CVE-2023-23519 CVSS:5.5
Apple macOS Ventura is vulnerable to a denial of service, caused by a memory corruption issue in the ImageIO component. By using a specially-crafted application, a local attacker could exploit this vulnerability to cause a denial of service.
CVE-2023-23493 CVSS:5.5
Apple macOS Ventura could allow a local attacker to bypass security restrictions, caused by a logic issue in the DiskArbitration component. By using a specially-crafted application, an attacker could exploit this vulnerability to allow an encrypted volume may be unmounted and remounted by a different user without prompting for the password.
CVE-2023-23499 CVSS:5.5
Apple macOS Ventura could allow a local attacker to obtain sensitive information, caused by an issue in the AppleMobileFileIntegrity component.

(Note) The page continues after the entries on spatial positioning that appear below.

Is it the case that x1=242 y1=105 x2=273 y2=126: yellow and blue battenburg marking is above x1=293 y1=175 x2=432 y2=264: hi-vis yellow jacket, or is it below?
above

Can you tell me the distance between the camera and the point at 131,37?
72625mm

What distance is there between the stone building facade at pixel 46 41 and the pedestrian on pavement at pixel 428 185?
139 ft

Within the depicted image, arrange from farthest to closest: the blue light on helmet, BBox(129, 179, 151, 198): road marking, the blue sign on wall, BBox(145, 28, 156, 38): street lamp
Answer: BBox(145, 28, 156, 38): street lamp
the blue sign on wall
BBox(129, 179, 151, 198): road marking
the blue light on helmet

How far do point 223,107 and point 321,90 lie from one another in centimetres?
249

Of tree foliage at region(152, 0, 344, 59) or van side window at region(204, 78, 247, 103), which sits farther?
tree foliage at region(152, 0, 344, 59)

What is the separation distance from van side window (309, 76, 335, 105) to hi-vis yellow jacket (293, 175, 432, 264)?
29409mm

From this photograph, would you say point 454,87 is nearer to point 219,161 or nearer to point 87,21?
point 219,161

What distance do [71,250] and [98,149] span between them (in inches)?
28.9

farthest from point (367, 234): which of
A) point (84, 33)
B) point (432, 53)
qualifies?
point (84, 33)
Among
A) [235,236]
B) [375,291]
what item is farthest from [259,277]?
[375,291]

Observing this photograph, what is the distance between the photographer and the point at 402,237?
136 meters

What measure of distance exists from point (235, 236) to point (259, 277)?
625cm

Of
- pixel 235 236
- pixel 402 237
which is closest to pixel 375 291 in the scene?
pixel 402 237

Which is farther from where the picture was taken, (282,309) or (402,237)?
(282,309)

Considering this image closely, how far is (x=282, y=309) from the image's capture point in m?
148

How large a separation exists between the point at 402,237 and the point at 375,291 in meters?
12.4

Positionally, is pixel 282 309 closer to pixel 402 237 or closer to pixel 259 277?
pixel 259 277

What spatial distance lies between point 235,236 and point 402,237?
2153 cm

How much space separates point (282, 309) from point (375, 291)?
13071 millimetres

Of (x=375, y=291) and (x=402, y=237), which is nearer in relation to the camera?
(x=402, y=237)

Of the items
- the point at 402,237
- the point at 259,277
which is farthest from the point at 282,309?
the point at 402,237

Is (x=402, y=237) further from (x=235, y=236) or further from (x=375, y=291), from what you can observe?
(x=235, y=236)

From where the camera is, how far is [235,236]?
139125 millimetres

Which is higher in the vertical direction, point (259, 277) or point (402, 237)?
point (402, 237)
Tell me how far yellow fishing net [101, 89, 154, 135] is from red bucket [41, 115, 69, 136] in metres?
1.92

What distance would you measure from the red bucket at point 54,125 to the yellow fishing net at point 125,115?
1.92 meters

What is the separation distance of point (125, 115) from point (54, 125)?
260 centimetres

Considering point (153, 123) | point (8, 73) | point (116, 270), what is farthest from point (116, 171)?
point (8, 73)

By using a specially-crafted application, an attacker could exploit this vulnerability to access user-sensitive data.
Impact
- Privilege Escalation
- Denial of Service
- Security Bypass
- Information Disclosure
- Buffer Overflow
Indicators Of Compromise
CVE
- CVE-2023-23508
- CVE-2023-23501
- CVE-2023-23511
- CVE-2023-23505
- CVE-2023-23512
- CVE-2023-23510
- CVE-2023-23497
- CVE-2023-23503
- CVE-2023-23498
- CVE-2023-23506
- CVE-2023-23504
- CVE-2023-23502
- CVE-2023-23500
- CVE-2023-23513
- CVE-2023-23507
- CVE-2023-23519
- CVE-2023-23493
- CVE-2023-23499
Affected Vendors
Apple
Affected Products
- Apple macOS Ventura 13.1
Remediation
Refer to Apple security document for patch, upgrade or suggested workaround information.